* [Work instructions] What is the number of lines in this listing that include the string "Transit"? Answer with that number by itself.

..............................

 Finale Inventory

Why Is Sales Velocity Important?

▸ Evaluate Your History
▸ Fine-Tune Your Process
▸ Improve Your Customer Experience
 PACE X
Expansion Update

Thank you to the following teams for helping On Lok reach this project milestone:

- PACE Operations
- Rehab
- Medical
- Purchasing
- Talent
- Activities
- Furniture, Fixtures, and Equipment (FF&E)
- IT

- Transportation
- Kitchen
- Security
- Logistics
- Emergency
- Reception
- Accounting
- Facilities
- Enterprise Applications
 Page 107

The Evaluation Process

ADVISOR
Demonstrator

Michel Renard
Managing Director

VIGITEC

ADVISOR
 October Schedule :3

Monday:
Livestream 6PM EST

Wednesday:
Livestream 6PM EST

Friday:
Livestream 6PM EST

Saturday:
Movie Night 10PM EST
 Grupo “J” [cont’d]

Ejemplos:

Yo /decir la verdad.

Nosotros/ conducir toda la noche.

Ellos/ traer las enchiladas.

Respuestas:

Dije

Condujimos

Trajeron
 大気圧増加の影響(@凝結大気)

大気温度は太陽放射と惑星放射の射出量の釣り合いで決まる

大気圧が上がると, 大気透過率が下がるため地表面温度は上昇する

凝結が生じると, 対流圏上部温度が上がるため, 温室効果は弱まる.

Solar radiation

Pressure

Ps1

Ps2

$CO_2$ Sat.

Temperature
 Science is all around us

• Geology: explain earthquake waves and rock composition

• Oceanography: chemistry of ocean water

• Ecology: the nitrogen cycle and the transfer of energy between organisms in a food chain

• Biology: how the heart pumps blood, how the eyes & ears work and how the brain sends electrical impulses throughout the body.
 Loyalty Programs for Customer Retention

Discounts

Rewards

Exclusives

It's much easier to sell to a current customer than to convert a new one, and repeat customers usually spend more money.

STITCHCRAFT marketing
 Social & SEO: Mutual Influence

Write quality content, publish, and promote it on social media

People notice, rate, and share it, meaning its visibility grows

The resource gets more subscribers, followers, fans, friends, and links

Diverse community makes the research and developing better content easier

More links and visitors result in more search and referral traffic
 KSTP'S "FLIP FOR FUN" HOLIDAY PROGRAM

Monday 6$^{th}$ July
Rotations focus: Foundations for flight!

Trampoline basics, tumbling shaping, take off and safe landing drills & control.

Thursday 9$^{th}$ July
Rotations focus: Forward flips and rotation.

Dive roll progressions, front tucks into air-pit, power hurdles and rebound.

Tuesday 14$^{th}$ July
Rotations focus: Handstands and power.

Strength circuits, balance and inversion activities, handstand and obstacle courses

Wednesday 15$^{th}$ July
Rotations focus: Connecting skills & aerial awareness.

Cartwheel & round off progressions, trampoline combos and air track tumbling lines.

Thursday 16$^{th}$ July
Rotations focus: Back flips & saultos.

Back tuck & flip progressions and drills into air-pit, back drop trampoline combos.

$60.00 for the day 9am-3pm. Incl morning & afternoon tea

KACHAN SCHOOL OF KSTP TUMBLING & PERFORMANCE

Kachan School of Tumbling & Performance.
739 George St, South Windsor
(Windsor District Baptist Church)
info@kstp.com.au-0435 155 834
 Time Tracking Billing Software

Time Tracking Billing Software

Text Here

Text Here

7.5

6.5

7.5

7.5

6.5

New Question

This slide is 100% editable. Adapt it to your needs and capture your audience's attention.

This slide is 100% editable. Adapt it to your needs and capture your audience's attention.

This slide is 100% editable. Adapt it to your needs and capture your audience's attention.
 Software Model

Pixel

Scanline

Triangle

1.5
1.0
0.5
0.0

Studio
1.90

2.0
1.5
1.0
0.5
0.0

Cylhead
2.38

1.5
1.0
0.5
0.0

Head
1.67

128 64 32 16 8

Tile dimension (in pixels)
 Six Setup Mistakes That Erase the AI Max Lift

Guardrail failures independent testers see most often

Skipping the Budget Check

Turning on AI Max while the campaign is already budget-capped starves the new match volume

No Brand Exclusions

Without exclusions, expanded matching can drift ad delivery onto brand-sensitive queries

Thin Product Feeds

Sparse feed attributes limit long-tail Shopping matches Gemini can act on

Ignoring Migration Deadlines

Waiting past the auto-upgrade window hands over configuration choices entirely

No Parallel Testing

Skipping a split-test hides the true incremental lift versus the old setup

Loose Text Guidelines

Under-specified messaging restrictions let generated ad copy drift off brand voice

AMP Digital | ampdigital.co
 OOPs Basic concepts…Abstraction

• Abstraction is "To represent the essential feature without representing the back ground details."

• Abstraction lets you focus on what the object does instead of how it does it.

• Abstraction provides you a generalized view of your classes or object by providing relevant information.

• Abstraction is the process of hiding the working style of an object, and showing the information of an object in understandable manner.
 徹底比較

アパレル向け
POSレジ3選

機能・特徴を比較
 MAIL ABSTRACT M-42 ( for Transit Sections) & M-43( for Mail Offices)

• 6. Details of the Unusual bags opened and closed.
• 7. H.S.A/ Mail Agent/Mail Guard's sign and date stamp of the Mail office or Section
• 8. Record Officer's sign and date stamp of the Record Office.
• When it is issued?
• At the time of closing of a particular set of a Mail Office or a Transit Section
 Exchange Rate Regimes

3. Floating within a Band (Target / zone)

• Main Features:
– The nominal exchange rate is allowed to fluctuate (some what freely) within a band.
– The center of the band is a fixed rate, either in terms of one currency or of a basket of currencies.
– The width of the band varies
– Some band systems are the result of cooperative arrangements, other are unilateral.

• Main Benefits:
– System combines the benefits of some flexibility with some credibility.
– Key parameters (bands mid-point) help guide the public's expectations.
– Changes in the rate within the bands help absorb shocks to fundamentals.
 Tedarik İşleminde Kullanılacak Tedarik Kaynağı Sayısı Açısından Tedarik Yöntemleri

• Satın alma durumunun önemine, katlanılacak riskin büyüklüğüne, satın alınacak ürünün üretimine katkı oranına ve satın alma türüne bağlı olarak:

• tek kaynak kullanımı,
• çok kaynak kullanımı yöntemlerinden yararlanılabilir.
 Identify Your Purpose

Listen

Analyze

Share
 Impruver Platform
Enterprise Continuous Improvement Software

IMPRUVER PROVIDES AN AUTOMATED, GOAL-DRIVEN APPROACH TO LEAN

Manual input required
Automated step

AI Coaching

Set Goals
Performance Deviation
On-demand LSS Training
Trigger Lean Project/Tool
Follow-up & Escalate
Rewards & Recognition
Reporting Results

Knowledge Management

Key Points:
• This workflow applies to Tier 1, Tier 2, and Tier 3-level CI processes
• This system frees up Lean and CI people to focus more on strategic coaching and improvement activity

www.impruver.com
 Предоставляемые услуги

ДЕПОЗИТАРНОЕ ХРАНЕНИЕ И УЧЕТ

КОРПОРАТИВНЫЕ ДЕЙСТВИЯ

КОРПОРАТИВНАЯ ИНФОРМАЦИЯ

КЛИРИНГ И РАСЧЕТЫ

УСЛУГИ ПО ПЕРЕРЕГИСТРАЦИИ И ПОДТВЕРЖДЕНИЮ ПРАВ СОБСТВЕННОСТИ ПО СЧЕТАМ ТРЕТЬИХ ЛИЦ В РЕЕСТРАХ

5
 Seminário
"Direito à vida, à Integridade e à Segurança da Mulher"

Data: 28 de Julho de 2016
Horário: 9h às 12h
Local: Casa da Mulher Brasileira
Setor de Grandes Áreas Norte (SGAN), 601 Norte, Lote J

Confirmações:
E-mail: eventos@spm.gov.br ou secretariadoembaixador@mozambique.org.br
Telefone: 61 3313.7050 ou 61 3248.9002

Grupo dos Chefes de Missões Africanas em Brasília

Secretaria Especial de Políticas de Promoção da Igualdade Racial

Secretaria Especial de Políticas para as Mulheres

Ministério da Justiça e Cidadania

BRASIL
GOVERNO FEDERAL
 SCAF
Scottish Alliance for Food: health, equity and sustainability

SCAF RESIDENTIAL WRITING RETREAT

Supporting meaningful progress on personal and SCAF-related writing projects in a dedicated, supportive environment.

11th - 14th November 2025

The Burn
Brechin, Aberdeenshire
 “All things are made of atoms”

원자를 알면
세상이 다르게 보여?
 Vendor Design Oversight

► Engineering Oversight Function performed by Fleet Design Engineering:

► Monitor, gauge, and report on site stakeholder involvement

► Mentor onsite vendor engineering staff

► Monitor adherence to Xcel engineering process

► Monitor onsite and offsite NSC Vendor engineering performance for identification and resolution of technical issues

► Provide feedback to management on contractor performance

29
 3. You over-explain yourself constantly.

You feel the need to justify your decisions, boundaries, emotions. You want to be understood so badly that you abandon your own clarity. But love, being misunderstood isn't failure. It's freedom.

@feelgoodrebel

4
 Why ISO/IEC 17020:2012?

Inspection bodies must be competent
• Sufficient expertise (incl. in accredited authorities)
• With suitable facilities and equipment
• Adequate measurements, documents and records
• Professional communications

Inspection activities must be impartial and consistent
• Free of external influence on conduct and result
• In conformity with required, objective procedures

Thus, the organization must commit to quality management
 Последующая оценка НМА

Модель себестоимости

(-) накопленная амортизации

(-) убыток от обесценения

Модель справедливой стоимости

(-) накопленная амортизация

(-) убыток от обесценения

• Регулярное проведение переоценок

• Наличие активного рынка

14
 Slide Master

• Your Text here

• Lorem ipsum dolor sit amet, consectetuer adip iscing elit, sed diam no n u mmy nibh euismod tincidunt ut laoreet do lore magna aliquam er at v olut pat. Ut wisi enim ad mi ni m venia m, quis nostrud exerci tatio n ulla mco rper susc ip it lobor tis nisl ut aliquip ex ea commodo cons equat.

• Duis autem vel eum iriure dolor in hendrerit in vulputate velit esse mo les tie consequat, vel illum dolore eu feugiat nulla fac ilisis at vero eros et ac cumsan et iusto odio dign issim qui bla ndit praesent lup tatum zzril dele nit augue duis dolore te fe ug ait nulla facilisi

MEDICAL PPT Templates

..............................

* [Exercise response] 2